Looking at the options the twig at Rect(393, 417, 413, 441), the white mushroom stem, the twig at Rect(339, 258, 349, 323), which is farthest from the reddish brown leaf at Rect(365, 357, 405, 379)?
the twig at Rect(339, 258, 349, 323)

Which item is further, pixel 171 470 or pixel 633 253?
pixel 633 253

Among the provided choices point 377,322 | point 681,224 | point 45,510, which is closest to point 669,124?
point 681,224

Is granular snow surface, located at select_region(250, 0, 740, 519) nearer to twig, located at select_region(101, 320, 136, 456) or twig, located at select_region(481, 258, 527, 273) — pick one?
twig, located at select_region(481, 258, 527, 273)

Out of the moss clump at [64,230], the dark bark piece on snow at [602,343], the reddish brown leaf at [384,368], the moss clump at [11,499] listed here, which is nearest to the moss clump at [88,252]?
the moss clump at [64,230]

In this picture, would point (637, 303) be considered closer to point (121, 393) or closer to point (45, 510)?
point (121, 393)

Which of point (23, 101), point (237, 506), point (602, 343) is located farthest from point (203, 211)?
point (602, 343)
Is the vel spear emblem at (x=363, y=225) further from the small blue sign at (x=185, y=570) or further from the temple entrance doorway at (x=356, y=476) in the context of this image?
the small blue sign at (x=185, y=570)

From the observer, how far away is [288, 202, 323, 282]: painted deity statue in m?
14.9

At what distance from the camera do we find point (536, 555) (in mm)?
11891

GIVEN PROBLEM: Rewrite every line of the rows above as a JSON list of strings, with one string per line and blank lines omitted.

TASK RESPONSE:
[
  "Looking at the options the twig at Rect(393, 417, 413, 441), the white mushroom stem, the twig at Rect(339, 258, 349, 323), which is farthest from the reddish brown leaf at Rect(365, 357, 405, 379)?",
  "the twig at Rect(339, 258, 349, 323)",
  "Which item is further, pixel 171 470 or pixel 633 253?",
  "pixel 633 253",
  "Among the provided choices point 377,322 | point 681,224 | point 45,510, which is closest to point 669,124?",
  "point 681,224",
  "Is granular snow surface, located at select_region(250, 0, 740, 519) nearer to twig, located at select_region(101, 320, 136, 456) or twig, located at select_region(481, 258, 527, 273) — pick one?",
  "twig, located at select_region(481, 258, 527, 273)",
  "Out of the moss clump at [64,230], the dark bark piece on snow at [602,343], the reddish brown leaf at [384,368], the moss clump at [11,499] listed here, which is nearest to the moss clump at [88,252]?",
  "the moss clump at [64,230]",
  "In this picture, would point (637, 303) be considered closer to point (121, 393) or closer to point (45, 510)?",
  "point (121, 393)",
  "Which of point (23, 101), point (237, 506), point (602, 343) is located farthest from point (203, 211)?",
  "point (602, 343)",
  "Is the vel spear emblem at (x=363, y=225) further from the small blue sign at (x=185, y=570) or further from the temple entrance doorway at (x=356, y=476) in the context of this image?",
  "the small blue sign at (x=185, y=570)",
  "From the observer, how far away is [288, 202, 323, 282]: painted deity statue in m?",
  "14.9",
  "At what distance from the camera do we find point (536, 555) (in mm)?",
  "11891"
]